* **Job**
Return the records below from the line containing "From what can" onward, exactly, through and including the last line.

Records of spatial reasoning questions:
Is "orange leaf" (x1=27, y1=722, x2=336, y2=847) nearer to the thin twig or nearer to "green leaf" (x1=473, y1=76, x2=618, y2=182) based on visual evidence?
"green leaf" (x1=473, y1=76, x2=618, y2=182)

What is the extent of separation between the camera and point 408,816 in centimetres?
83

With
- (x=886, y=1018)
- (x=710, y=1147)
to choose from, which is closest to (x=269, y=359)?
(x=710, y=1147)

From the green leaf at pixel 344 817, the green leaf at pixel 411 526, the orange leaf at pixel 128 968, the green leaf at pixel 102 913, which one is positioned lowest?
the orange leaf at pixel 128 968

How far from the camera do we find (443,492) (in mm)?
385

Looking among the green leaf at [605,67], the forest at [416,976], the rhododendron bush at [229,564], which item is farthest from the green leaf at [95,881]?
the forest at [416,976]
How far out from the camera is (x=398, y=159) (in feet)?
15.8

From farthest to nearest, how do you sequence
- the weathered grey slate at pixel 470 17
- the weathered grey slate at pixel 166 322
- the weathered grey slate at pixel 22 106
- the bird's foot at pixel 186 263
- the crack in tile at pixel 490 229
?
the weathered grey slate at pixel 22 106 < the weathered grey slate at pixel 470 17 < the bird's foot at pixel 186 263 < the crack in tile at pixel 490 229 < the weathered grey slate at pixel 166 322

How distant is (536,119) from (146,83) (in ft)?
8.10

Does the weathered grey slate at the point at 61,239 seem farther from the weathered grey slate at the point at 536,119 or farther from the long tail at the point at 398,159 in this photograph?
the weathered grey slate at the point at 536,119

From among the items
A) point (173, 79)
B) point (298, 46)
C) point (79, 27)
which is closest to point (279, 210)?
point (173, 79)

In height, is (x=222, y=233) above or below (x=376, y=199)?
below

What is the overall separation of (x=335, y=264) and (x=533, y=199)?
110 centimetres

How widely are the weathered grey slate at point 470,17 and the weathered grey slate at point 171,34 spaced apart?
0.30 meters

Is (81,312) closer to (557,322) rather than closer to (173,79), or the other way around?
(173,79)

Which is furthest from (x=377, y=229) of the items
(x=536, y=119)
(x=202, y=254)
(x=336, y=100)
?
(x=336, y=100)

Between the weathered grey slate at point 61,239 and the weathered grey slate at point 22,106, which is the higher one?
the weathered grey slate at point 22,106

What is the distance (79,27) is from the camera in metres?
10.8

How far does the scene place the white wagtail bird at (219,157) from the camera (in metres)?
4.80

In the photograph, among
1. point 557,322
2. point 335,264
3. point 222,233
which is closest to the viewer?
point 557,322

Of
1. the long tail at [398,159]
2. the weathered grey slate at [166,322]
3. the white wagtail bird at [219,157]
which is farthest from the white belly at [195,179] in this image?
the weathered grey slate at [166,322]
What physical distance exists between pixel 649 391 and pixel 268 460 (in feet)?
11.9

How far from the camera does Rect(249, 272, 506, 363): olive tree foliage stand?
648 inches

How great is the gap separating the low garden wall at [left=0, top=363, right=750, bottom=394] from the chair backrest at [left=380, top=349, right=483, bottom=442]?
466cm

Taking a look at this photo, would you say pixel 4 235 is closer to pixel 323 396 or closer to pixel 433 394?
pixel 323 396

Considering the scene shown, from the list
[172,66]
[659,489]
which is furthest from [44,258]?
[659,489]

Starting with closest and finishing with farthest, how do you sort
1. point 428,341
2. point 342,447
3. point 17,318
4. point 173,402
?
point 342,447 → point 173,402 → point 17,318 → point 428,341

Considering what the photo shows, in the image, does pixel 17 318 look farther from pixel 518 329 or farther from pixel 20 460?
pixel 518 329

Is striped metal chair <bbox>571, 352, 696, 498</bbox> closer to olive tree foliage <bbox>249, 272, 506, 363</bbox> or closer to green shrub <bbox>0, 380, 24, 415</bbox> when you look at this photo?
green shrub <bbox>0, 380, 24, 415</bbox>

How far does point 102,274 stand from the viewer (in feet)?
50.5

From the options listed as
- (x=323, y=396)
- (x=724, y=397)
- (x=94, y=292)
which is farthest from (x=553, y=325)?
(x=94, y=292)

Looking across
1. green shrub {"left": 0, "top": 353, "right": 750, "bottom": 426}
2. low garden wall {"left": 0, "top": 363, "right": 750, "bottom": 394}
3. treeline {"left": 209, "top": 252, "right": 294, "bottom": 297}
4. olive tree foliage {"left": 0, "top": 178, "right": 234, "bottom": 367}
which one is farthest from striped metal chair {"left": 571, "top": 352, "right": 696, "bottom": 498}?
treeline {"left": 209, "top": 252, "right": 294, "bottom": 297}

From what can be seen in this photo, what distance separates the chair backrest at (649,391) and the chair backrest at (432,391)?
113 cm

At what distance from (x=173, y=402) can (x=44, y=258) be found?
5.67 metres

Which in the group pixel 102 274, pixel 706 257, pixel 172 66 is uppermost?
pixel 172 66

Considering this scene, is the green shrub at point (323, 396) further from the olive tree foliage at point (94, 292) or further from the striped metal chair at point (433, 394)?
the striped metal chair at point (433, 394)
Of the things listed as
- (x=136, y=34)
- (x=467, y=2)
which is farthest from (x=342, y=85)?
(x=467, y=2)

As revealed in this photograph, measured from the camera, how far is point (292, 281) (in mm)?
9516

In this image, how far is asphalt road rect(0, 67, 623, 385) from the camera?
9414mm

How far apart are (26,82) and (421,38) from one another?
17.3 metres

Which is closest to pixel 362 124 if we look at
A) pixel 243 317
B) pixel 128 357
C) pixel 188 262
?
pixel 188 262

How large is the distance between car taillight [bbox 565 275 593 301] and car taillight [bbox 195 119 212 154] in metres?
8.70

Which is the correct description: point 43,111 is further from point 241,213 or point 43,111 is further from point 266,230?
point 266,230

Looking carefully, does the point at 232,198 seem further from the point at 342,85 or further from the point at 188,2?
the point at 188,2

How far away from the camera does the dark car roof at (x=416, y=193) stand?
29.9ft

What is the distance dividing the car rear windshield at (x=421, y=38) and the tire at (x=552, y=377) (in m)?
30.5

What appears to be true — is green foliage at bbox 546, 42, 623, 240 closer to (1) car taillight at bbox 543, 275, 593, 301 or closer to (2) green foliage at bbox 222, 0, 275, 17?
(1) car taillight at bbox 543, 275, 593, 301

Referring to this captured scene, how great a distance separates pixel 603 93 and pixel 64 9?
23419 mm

* **Completed task**
From what can be seen in this photo, what distance separates the chair backrest at (649,391) and the chair backrest at (432,391)?
113 cm

At what distance from (x=173, y=402) can (x=44, y=258) be found?
5.67 metres

Which in the group pixel 102 274, pixel 706 257, pixel 172 66 is uppermost?
pixel 172 66

Considering this scene, is the green shrub at point (323, 396) further from the olive tree foliage at point (94, 292) or further from the striped metal chair at point (433, 394)?
the striped metal chair at point (433, 394)
Of the things listed as
- (x=136, y=34)
- (x=467, y=2)
which is farthest from (x=342, y=85)?
(x=467, y=2)

As revealed in this photograph, measured from the camera, how far is point (292, 281) (in mm)?
9516

In this image, how far is asphalt road rect(0, 67, 623, 385) from the camera?
9414mm

How far apart are (26,82) and (421,38) from one another?
17.3 metres

Which is closest to pixel 362 124 if we look at
A) pixel 243 317
B) pixel 128 357
C) pixel 188 262
?
pixel 188 262

How large is the distance between car taillight [bbox 565 275 593 301] and car taillight [bbox 195 119 212 154] in metres?
8.70

Which is the correct description: point 43,111 is further from point 241,213 or point 43,111 is further from point 266,230?
point 266,230

Looking carefully, does the point at 232,198 seem further from the point at 342,85 or further from the point at 188,2?
the point at 188,2

How far away from the camera does the dark car roof at (x=416, y=193) stand?
29.9ft

What is the distance dividing the car rear windshield at (x=421, y=38) and the tire at (x=552, y=377) (in m)?
30.5

What appears to be true — is green foliage at bbox 546, 42, 623, 240 closer to (1) car taillight at bbox 543, 275, 593, 301 or closer to (2) green foliage at bbox 222, 0, 275, 17?
(1) car taillight at bbox 543, 275, 593, 301

Referring to this captured scene, how great a distance separates pixel 603 93 and pixel 64 9?
23419 mm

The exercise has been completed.